As frustrating as it was to conduct classes with my computer screen, I relished every single contact I had with students. Breaking with my 15-year policy of not sharing my personal cell phone, this spring I routinely gave my number to every student. I cringed in anticipation of abuse, but it never came. Students were super respectful of this new relationship and never contacted me too early or too late. On Sunday I got a message in Spanish from a newcomer: Are we finished with school? I think you said yes. Another student asked for a second supermarket gift card for her family. A third student wanted to confirm his new address so that he could get his diploma mailed there. These are not normally things I would have to address.

Some students fell off a cliff after March 13th and I never really heard from them again. I spent hours trying to reach them, documenting every call, every email, every U.S. Mail letter that I sent. Bilingual counselors got involved. Administrators followed up. Three students moved back to their countries. I logged every contact in the system. I excused missing assignments and graded with compassion, assuming hardship. When students turned in work, I found something positive to say. When students showed up for Zoom, I talked about my cat, my neighbor, my son, or what I was reading before I reviewed the week’s work. I never “wasted time” like that before, and it felt like a much-needed mindshift.

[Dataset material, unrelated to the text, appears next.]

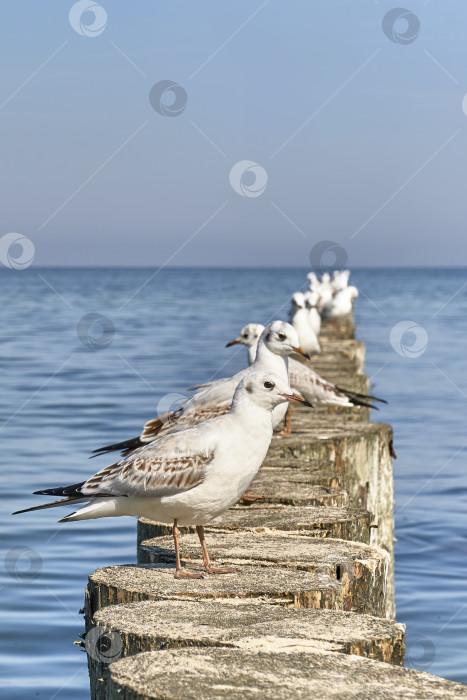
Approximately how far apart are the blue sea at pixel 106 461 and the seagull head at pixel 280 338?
2.27 meters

If there’s anything good that came out of this COVID-19 crisis teaching, it’s that I’ve built new relationships with students. I feel much closer to the ones who stayed active. We know each other better in a different way than we would in a classroom. I know who has noisy little siblings and who has tension with her parents. In spite of this, the ESOL students have given thoughtful, mature, philosophical answers to questions that I posed for discussion. In part, it’s because they’re well-rested and there’s little else for them to focus on. Another part is that they actually crave a connection to school and learning.

School’s out for summer, but I’m not naïve enough to think that we won’t be using some form of online instruction in the fall. I know now that I will have to work hard at building real relationships with students from the very beginning – that means learning about their families, their culture, their thoughts and feelings, their music, hobbies, and interests. It means sharing more of myself with them, creating a safe environment where they can open up, and encouraging genuine reflection.

If I could create the ideal classroom, every student would have equal opportunity, free food, and universal health care. There would be no discrimination by race, gender, or other indicator. I’m optimistic that the dystopian nightmare we are living through will one day end, and my students will show up ready and eager to learn. I will have engaging, meaningful lessons matched perfectly to their interests and abilities. In the meantime, I’ll be reading, reflecting, and reaching out to colleagues this summer, hoping to rebuild a routine in the fall. I will have a new haircut and nobody will notice because we’ll all just be so happy to see each other in person.